According to the study authors, many founders have stuck to their start-up plans despite the pandemic thanks to the quick intervention of politics. “The pandemic aid payments, the extended short-time working scheme and the temporary suspension of the obligation to file for insolvency played a decisive role in ensuring that the number of start-ups did not collapse in 2020,” explains Patrik-Ludwig Hantzsch, head of economic research at Creditreform. There were significant fluctuations in the development of start-ups over the course of the year. In spring 2020, in the midst of the first state-imposed lockdown, significantly fewer companies were founded than in previous years. In contrast, the number of start-ups was disproportionately high in the summer, autumn as well as in December. “During the period when restrictions were toughest, many start-up projects were apparently interrupted but not abandoned and resumed later in the year,” says Dr. Sandra Gottschalk, researcher at ZEW and author of the study.

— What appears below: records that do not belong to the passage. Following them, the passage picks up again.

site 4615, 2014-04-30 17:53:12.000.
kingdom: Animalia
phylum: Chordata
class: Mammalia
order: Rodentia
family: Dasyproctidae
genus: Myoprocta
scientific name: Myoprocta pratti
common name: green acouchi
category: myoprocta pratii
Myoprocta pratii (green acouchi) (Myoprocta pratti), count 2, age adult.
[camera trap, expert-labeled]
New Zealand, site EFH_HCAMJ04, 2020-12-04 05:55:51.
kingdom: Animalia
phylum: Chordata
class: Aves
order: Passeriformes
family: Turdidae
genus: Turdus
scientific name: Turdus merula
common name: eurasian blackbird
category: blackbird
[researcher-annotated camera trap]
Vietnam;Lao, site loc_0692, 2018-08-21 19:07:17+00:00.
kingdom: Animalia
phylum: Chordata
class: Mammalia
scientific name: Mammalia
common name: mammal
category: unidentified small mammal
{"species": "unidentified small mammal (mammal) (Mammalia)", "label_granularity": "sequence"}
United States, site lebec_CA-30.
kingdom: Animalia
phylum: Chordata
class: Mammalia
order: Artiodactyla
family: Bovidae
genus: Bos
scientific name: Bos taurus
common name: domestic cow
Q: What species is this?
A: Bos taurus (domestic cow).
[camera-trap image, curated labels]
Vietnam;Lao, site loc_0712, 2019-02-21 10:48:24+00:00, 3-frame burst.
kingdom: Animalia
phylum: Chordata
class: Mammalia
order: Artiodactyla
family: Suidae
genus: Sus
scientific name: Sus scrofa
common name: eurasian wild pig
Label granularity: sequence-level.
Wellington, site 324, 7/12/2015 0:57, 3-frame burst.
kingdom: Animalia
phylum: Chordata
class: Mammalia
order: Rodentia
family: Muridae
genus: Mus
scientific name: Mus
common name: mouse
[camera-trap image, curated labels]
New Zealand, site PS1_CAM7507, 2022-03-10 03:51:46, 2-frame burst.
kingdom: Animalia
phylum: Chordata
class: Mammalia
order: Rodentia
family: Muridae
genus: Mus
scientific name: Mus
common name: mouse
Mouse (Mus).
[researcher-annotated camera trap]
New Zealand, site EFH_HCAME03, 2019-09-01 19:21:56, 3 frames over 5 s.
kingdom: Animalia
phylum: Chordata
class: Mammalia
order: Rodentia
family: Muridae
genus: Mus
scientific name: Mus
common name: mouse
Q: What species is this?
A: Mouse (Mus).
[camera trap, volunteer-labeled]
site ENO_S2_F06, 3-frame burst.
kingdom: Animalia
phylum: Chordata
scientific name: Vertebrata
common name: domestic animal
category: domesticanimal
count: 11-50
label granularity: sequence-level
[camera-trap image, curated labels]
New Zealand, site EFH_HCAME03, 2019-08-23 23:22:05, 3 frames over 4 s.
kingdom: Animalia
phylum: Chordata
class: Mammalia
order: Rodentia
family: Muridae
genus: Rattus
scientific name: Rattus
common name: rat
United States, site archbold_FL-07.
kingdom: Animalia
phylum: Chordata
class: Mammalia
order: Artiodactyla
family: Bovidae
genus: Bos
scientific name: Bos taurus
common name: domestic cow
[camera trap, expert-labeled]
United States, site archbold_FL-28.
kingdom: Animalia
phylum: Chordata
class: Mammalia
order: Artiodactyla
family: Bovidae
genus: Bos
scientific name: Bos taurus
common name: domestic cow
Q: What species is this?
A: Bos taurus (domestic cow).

Even if the overall impact of the pandemic on start-up activity is small, there were considerable fluctuations within individual sectors. A significant slump (by 5.3 per cent to 50,000 start-ups) was recorded in consumer-oriented services. These include the hotel and restaurant industry, hairdressers, cinemas, as well as freelance scientific, creative and artistic activities. All these services were particularly hard hit by the pandemic-related restrictions. This is less true for the construction industry. Nevertheless, only 16,000 new enterprises were founded in this sector last year (minus 13.3 per cent). “Due to the high demand for maintenance and construction services, employment opportunities in this sector were so good that there were only a few ‘makeshift’ start-ups,” explains Dr. Sandra Gottschalk. Past crises have shown that in times of weak economic activity, many businesses are started for the sole purpose of escaping unemployment. This time it was different: the construction industry experienced particularly high demand as a result of the pandemic, as people increasingly focused on their homes.
By contrast, start-up activity was particularly strong in the mail-order and internet trade (up 24 per cent to 3,100 start-ups), among manufacturers and service providers of information and communication equipment (up 5.2 per cent to 7,500 start-ups) and in the chemical and pharmaceutical sector (up 15.7 per cent to 430 start-ups).
“It will be exciting to see how the start-up scene develops in the post-pandemic period. If the new federal government launches an infrastructure and economic stimulus package, this will likely lead to numerous start-ups, especially in the high-tech and technology sector,” Patrik-Ludwig Hantzsch expects.